Consegna
Rispondi per favore a queste domande sul testo dedicato alla Tunisia:
1. Quante miglia separano Pantelleria da Kelibia?
2. Per quanti anni circa la Tunisia ha fatto parte dell'Impero Romano?
3. Quale città siciliana si trova sotto il parallelo di Tunisi?

Testo da leggere
+---+

La dimensione demografica della Grecia. Poco distante dal nostro Paese: da Pantelleria sono 40 miglia, circa 70 km, che la separano da Kelibia.

Da Lampedusa circa 140 chilometri da Madhia, anche se poi la presenza dell’hotspot nella maggiore delle Pelagie fa indirizzare questi ragazzi dai mercanti di carne a Lampedusa.

LA VICINANZA

Se guardiamo la cartina dell’Europa sono un po’ meno dei 4.000 chilometri che separano la Sicilia dalla Finlandia o dei 2.500 che ci vogliono per arrivare in Polonia, con i quali siamo confederati.

Per questa vicinanza la Tunisia è stata parte dell’Impero Romano per circa 500 anni, compresi I 150 anni di dominio bizantino con quello Romano d’Oriente.

All’epoca la Tunisia faceva parte delle province africane ed era considerata il granaio di Roma. Vennero costruite grandiose opere pubbliche che ne fanno una regione ricca e interessante da vedere e conobbe una grande prosperità. I mosaici del Pardo sono talmente belli da meritare un viaggio.

Tutto questo quando il mondo si muoveva attorno a Roma. Recentemente, con la collusione della classe dirigente del triangolo Bologna Milano Venezia, diventati provincia della grande Germania, e noi periferia dell’impero, ovviamente il Nord Africa è diventato altro da cui difendersi, chiudendo porti e schierando motovedette a difesa. Malgrado i 6.000 pensionati italiani che vi hanno trasferito la loro residenza.

La Tunisia ha lo stesso clima della Sicilia nella parte Nord, infatti Ragusa in Sicilia è sotto il parallelo di Tunisi, più simile di quello finlandese. Certo, in questo momento pensare a come frenare il flusso in arrivo con i viaggi dei ministri Luciana Lamorgese e Luigi Di Maio e accordi per i rimpatri è un approccio corretto e forse l’unico possibile, visto peraltro che nella maggior parte dei casi si tratta di migranti economici.

IMPOSSIBILE FERMARLI

Ma la sensazione è che si vuole turare la diga con un dito. Infatti la legge dei vasi comunicanti prevede che laddove due recipienti siano in collegamento l’acqua di uno tenderà a passare nell’altro finché entrambi avranno lo stesso livello.

Il livello di cui parliamo è il reddito pro capite, e la differenza tra il mondo africano e quello europeo è così sperequato che non vi saranno motovedette o porti chiusi che impediranno l’ingresso a migliaia di giovani africani in cerca di una possibilità di futuro.

Per questo lo slogan «aiutiamoli a casa loro» deve diventare un programma operativo, per evitare che ingressi disordinati mettano in difficoltà molti Paesi Ue o ci costringano a finanziare,sotto il ricatto dell’apertura dei flussi, Erdogan per bloccare la via dei Balcani o i libici per richiudere i fuggitivi dal centro Africa in lager di cui la nostra coscienza ci chiederà conto.

+---+

Estratto dati

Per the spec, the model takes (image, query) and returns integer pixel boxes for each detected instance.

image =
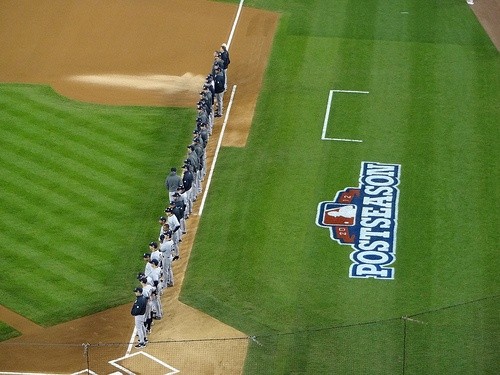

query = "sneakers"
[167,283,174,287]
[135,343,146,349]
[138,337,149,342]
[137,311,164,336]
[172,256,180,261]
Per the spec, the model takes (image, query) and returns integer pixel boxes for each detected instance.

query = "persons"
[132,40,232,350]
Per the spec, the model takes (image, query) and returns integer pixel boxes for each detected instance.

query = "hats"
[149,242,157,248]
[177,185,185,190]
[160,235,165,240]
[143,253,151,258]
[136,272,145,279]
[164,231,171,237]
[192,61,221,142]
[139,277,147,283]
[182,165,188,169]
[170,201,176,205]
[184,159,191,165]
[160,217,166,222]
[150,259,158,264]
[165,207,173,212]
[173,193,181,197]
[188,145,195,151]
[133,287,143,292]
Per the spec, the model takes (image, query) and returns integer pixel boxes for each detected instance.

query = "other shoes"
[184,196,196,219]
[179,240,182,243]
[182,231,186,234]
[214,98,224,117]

+---+

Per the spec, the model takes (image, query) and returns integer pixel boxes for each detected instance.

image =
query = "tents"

+---+

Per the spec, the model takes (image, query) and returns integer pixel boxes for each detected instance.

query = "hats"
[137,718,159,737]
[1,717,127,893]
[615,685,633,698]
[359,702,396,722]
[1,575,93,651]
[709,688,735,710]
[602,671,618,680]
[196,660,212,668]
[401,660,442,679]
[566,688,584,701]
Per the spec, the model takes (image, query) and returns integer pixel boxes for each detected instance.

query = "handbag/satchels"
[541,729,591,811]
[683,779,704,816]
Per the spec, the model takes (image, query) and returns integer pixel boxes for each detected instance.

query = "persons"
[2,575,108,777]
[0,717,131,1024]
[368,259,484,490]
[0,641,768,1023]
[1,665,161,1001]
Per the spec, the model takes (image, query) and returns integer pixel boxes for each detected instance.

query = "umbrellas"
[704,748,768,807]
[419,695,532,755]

+---+

Risposta
1. 40 miglia, circa 70 km.
2. Circa 500 anni.
3. Ragusa.